Note: While authors are asked to place warnings on their stories for some moderated content, everyone has different thresholds, and it is your responsibility as a reader to avoid stories or stop reading if something bothers you. 

Global Explorer II - 1. Chapter 1: Carrier Landing

Nicky was picking up some of my mannerisms. I was probably imitating some of his. People were going to catch on to that, and make assumptions. It was okay. We knew people would eventually figure out that we were boyfriends.

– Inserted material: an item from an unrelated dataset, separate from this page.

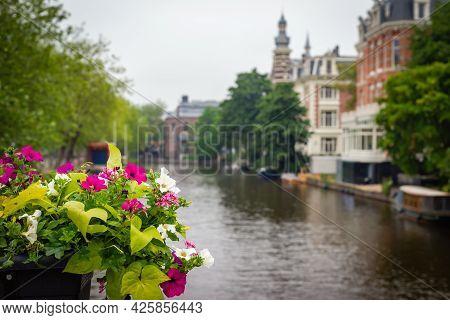 June 30, 2021, Amsterdam, Netherlands, The Inscription On The Museumbrug Bridge. The Historic City C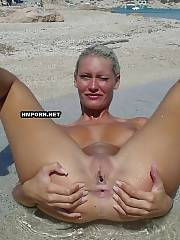 Voyeur shots at the nudist and naturist beach.., nice girls and middle-aged hot women sunbathing naked and flashing vaginas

Chapter 1: Carrier Landing

 

Global Explorer
off the Coast of Virginia
January 2, 2018 @ 0900

Nicky and I sat in jump seats and looked over the pilot’s shoulder. The deck of the Global Explorer grew from the size of a postage stamp to—to the size of a postage stamp.

“We’re going to land on that?” Nicky whimpered. I grabbed his hand, not sure if I were trying to comfort him or draw comfort from him.

We had watched flight operations—a year of flight operations—but neither of us had ever made a carrier takeoff or landing. Neither of us was prepared when the wheels hit the deck, the engines roared to full power, the tail hook caught the arresting wire, and we came to a jarring halt.

Oh, crap! Nicky sent. He looked toward his crotch.

You didn’t piss yourself, did you? I asked. The Navy guys will never let you forget if you did!

Uh, no. But I do need to clean up down there.

You had an orgasm? I asked.

Uh huh. He sent, and then asked aloud, “Why didn’t we do this sooner!”

I grinned. “We’re going to get to do it again in just a few days. We’re going to meet Jonathan and Davey, and Dad after the Romanov Family Convocation.”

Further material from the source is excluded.